(Saved data entries)
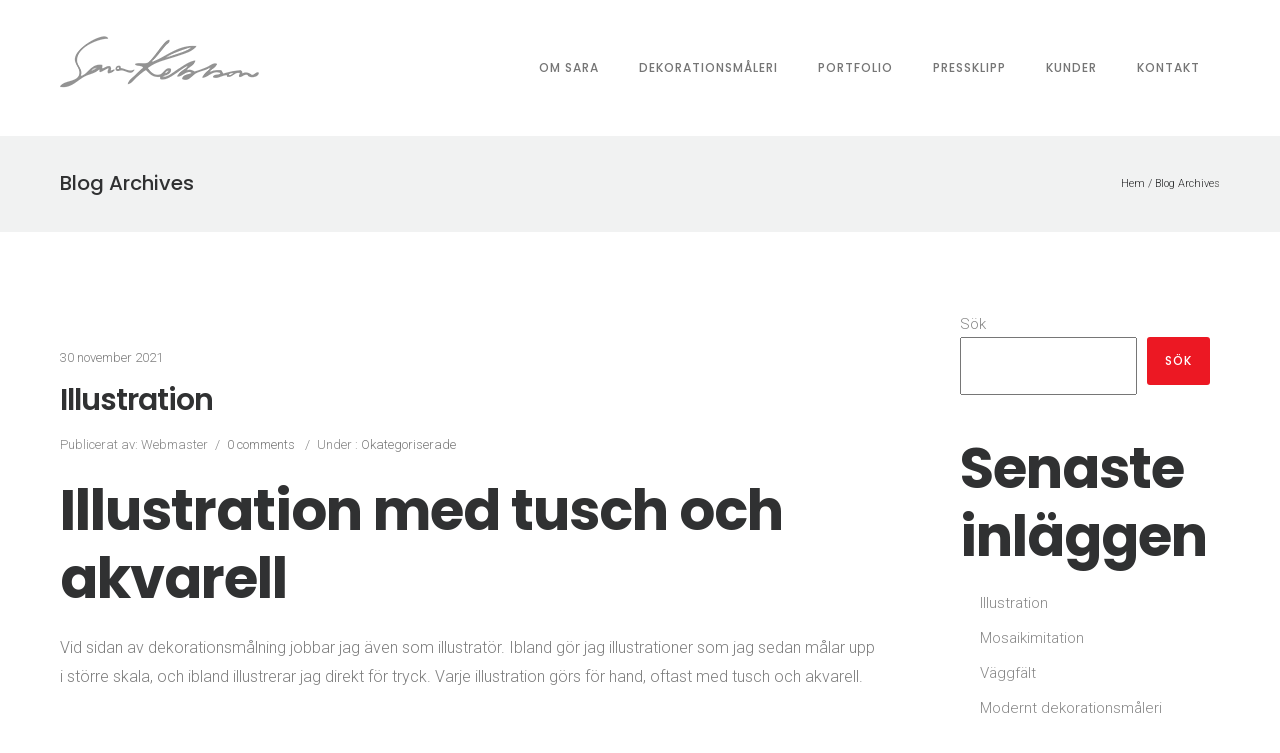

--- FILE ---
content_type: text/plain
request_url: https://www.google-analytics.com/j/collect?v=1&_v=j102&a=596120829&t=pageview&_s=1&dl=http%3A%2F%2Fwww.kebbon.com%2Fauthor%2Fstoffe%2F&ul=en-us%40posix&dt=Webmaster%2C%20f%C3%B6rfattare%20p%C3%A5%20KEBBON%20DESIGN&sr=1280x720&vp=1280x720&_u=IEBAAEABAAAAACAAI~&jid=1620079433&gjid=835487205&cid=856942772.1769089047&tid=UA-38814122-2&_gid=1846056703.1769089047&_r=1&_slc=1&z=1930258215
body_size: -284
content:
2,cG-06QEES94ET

==

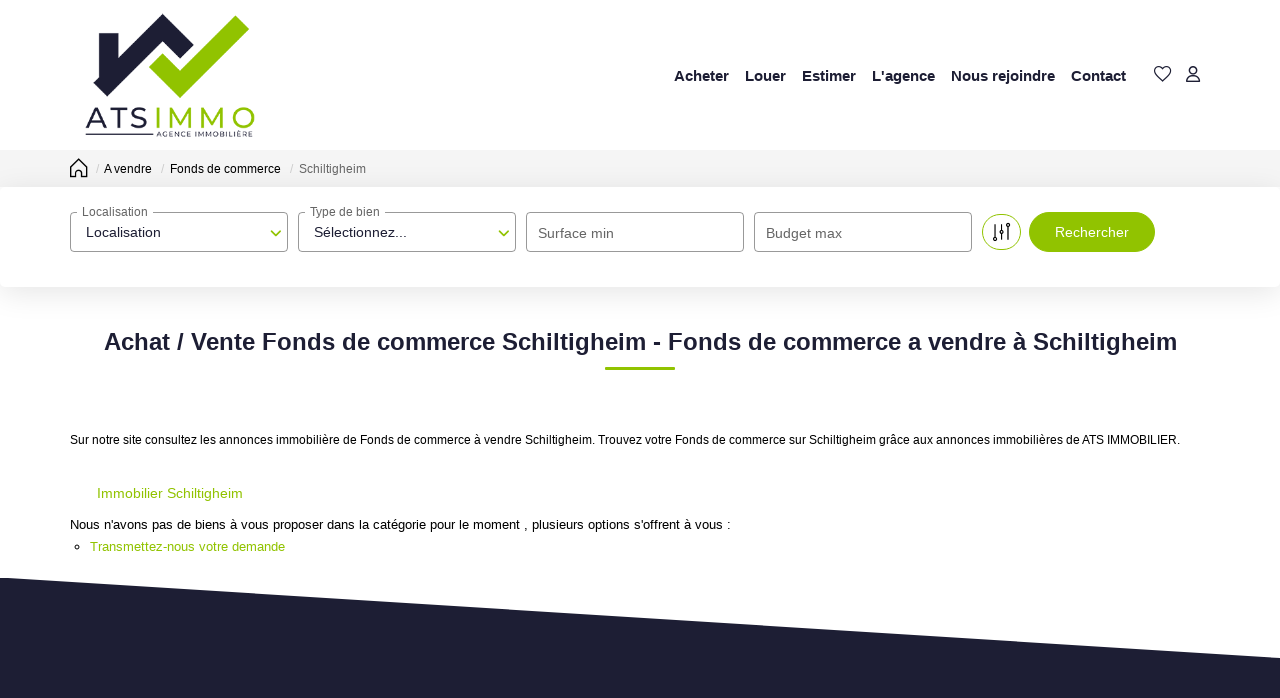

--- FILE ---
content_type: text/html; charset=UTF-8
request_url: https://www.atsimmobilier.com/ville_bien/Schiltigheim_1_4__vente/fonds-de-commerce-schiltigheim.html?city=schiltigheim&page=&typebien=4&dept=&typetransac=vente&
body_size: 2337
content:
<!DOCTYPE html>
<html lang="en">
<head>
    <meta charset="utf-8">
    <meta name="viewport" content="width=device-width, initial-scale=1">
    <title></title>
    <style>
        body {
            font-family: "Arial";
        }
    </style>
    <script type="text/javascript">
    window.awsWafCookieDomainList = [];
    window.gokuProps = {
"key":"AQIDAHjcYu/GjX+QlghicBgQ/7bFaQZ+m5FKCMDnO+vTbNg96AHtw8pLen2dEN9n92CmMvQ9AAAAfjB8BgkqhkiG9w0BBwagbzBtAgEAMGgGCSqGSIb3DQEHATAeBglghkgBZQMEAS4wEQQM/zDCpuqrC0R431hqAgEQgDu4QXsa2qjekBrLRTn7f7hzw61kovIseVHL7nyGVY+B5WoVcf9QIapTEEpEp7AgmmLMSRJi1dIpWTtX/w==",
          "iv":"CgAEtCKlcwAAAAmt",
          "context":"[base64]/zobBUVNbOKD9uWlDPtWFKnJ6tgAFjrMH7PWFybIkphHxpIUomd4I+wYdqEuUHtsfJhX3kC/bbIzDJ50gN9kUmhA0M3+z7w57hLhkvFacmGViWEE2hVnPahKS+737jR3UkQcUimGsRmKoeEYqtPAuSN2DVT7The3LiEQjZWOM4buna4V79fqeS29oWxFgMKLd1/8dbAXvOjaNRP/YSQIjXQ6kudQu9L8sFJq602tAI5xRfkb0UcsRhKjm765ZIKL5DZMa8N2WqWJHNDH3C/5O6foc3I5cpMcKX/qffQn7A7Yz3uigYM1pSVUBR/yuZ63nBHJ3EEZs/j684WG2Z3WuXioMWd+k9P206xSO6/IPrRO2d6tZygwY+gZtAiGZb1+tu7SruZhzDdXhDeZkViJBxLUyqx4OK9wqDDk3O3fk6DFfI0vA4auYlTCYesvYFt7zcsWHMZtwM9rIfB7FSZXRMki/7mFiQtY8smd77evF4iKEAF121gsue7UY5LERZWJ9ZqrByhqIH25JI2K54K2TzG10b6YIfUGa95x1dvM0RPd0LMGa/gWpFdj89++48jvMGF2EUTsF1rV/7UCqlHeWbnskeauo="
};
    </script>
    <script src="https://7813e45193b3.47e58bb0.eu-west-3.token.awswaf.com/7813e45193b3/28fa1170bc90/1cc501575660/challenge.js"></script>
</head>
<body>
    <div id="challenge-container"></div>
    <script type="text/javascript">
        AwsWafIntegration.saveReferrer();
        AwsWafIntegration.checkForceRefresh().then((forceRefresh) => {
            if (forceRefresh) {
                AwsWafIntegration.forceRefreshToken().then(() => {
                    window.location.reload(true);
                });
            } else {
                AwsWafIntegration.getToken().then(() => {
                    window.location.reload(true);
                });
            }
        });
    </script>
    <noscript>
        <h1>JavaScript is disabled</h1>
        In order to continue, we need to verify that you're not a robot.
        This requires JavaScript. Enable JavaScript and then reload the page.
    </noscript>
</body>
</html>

...

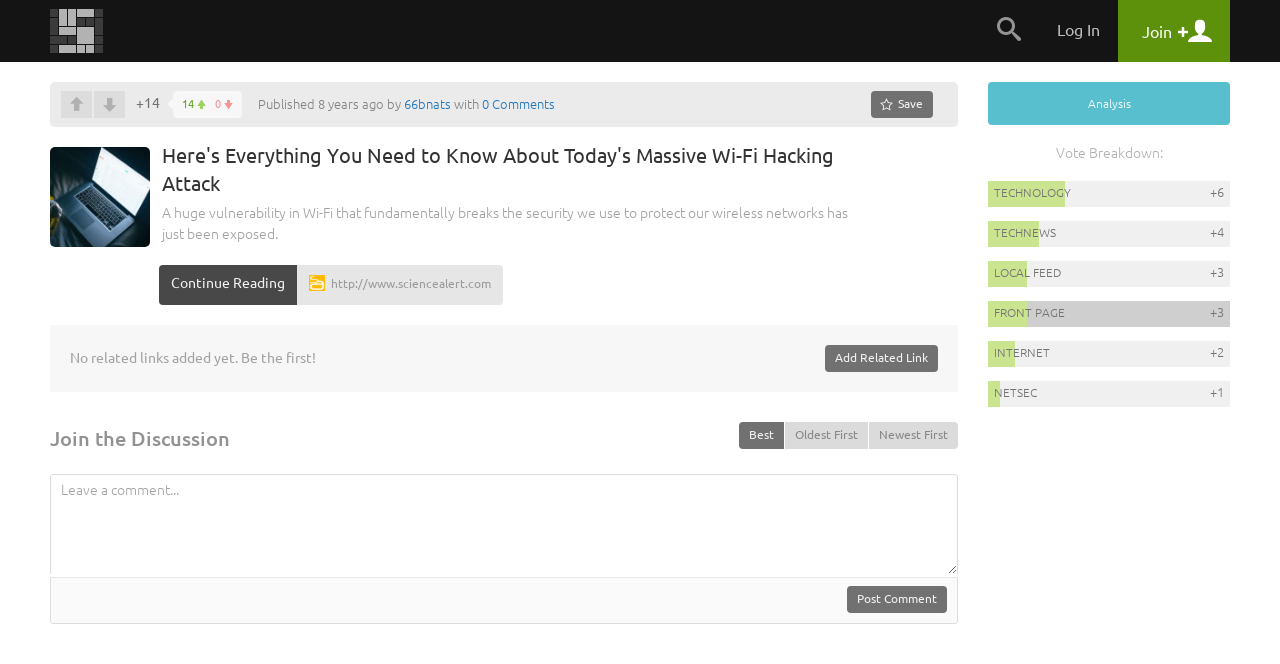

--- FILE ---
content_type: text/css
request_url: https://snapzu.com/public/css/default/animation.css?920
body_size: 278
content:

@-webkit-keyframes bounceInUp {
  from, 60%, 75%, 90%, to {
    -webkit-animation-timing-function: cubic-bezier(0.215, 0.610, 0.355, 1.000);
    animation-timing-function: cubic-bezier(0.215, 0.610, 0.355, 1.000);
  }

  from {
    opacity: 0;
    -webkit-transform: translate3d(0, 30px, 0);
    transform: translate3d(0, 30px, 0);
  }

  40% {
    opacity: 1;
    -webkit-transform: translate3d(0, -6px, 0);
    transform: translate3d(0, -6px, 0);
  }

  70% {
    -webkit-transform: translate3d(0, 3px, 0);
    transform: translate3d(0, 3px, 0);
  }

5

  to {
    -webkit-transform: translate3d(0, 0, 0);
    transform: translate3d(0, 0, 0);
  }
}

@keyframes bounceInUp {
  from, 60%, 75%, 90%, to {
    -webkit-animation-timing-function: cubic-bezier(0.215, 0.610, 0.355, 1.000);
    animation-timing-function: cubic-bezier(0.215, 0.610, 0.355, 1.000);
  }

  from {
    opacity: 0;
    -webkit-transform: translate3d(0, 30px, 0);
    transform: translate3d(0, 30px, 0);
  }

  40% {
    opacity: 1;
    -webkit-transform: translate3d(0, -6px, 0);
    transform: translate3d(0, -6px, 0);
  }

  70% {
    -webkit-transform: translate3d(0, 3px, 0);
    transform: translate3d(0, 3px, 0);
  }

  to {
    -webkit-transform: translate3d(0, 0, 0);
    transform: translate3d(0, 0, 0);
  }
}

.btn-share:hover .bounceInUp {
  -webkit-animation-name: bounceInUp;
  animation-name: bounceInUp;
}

● WHAT TO WORK ON: With "window" as the word to match, copy each line of the records that has it.

● PROBLEM SOLUTION:
    window.awsWafCookieDomainList = [];
    window.gokuProps = {
                    window.location.reload(true);
                    window.location.reload(true);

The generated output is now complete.